__Record set__
+ + +

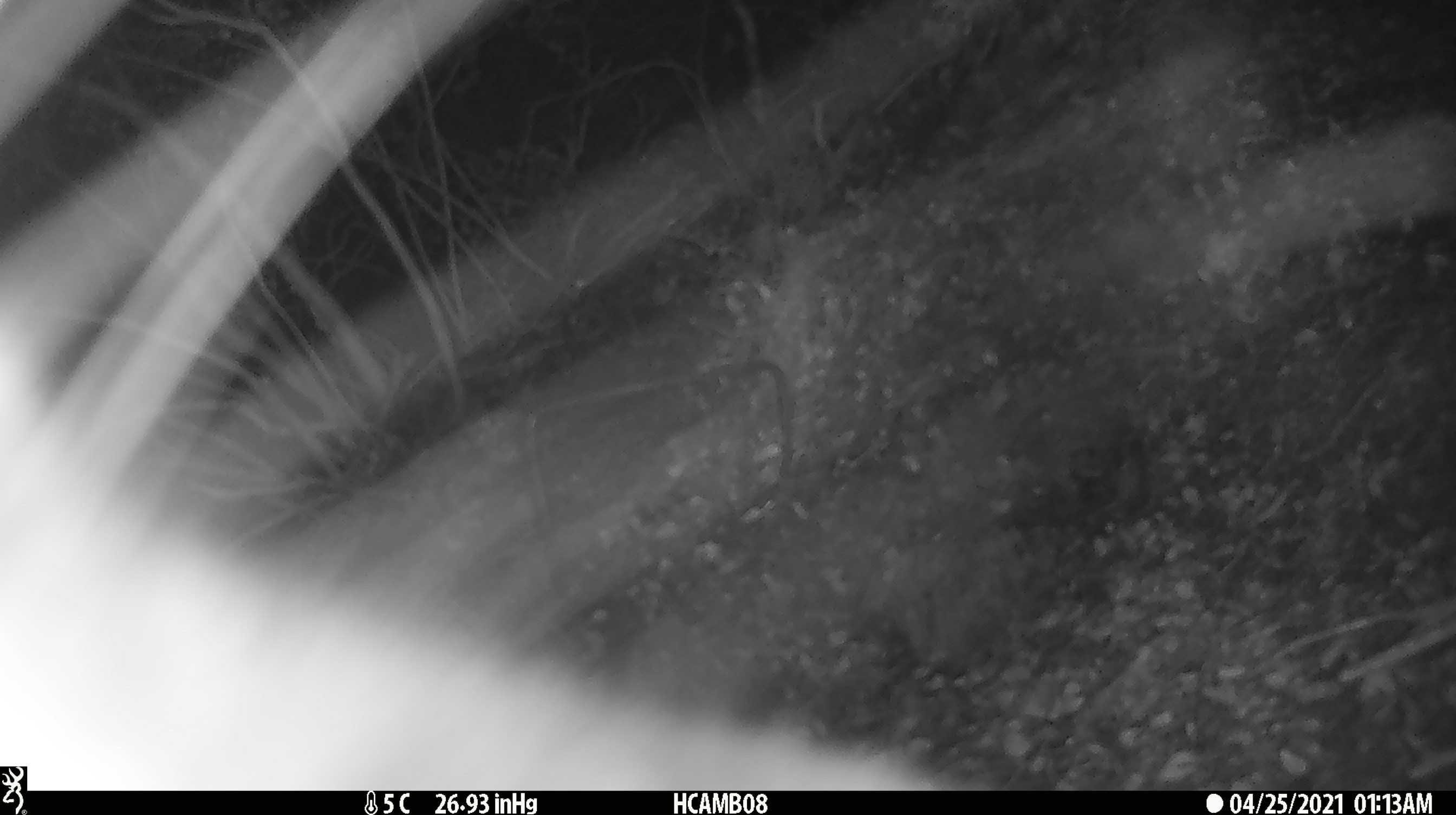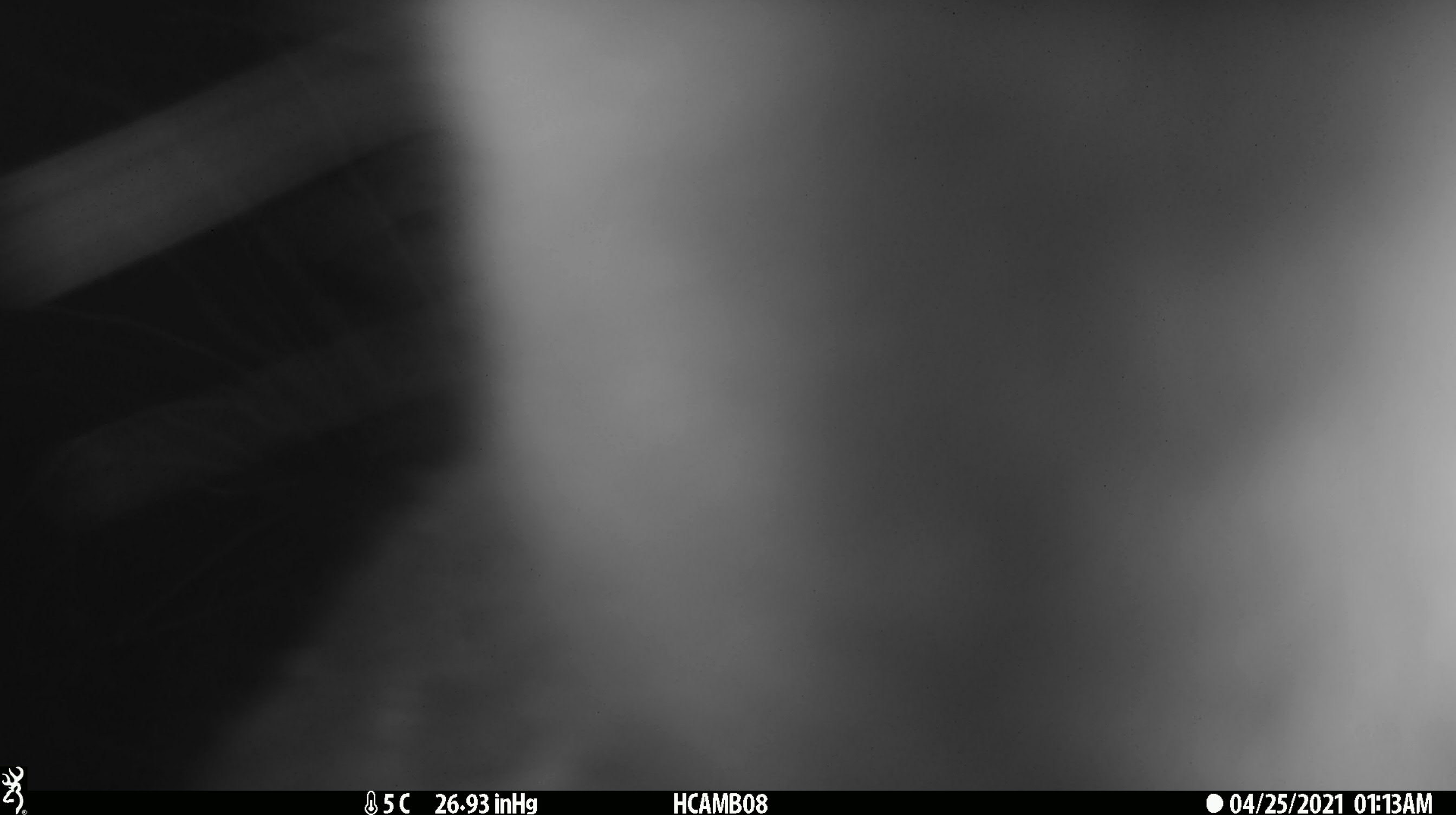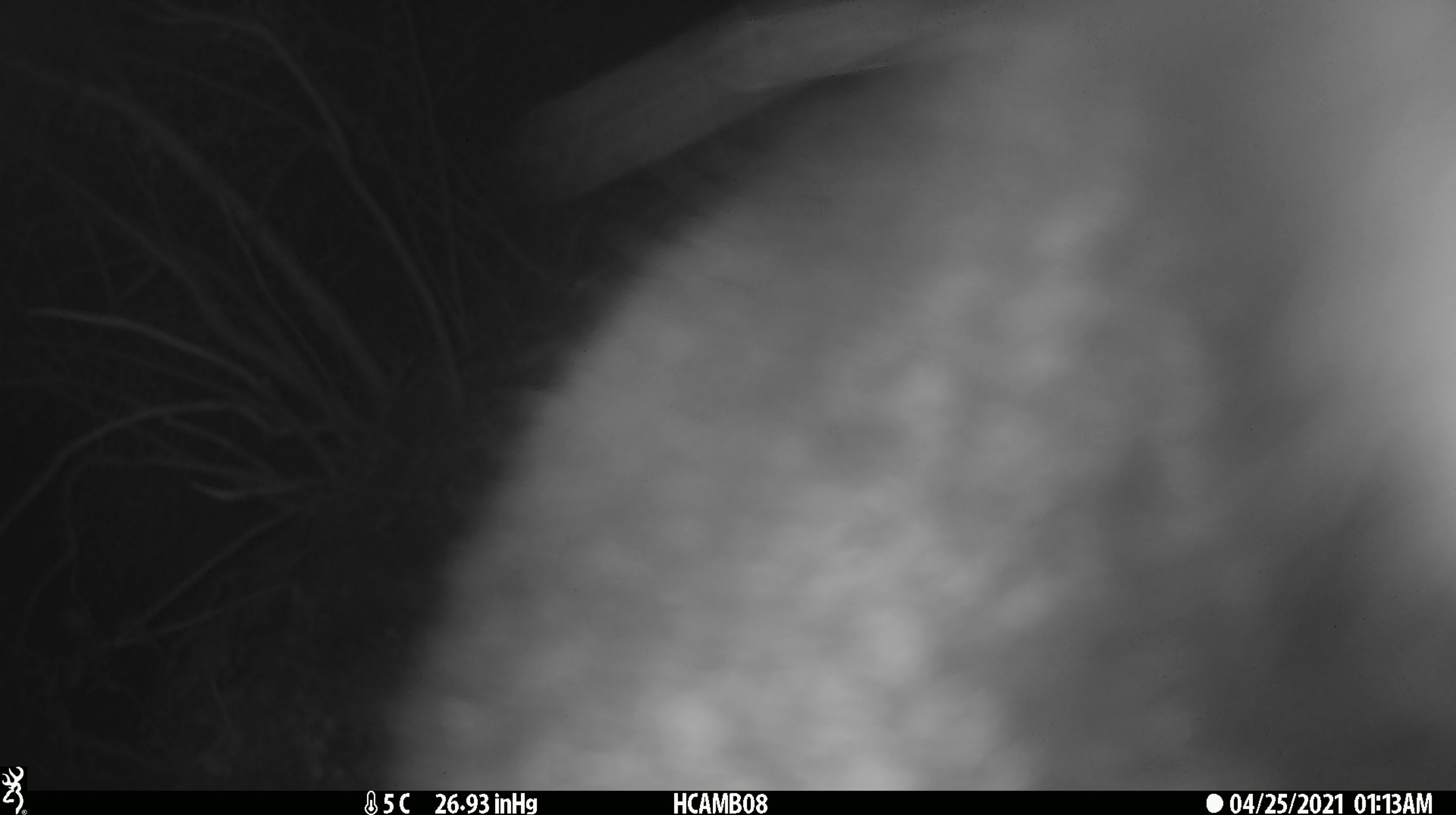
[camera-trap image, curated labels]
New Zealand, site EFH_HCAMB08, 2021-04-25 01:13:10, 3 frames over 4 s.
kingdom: Animalia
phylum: Chordata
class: Mammalia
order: Diprotodontia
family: Phalangeridae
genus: Trichosurus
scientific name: Trichosurus vulpecula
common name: common brushtail possum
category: possum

+ + +

__Exercise aim__
Only this range is to be output: the line that contains "kingdom: Animalia" through the last line of the records above, both inclusive.

__Written solution__
kingdom: Animalia
phylum: Chordata
class: Mammalia
order: Diprotodontia
family: Phalangeridae
genus: Trichosurus
scientific name: Trichosurus vulpecula
common name: common brushtail possum
category: possum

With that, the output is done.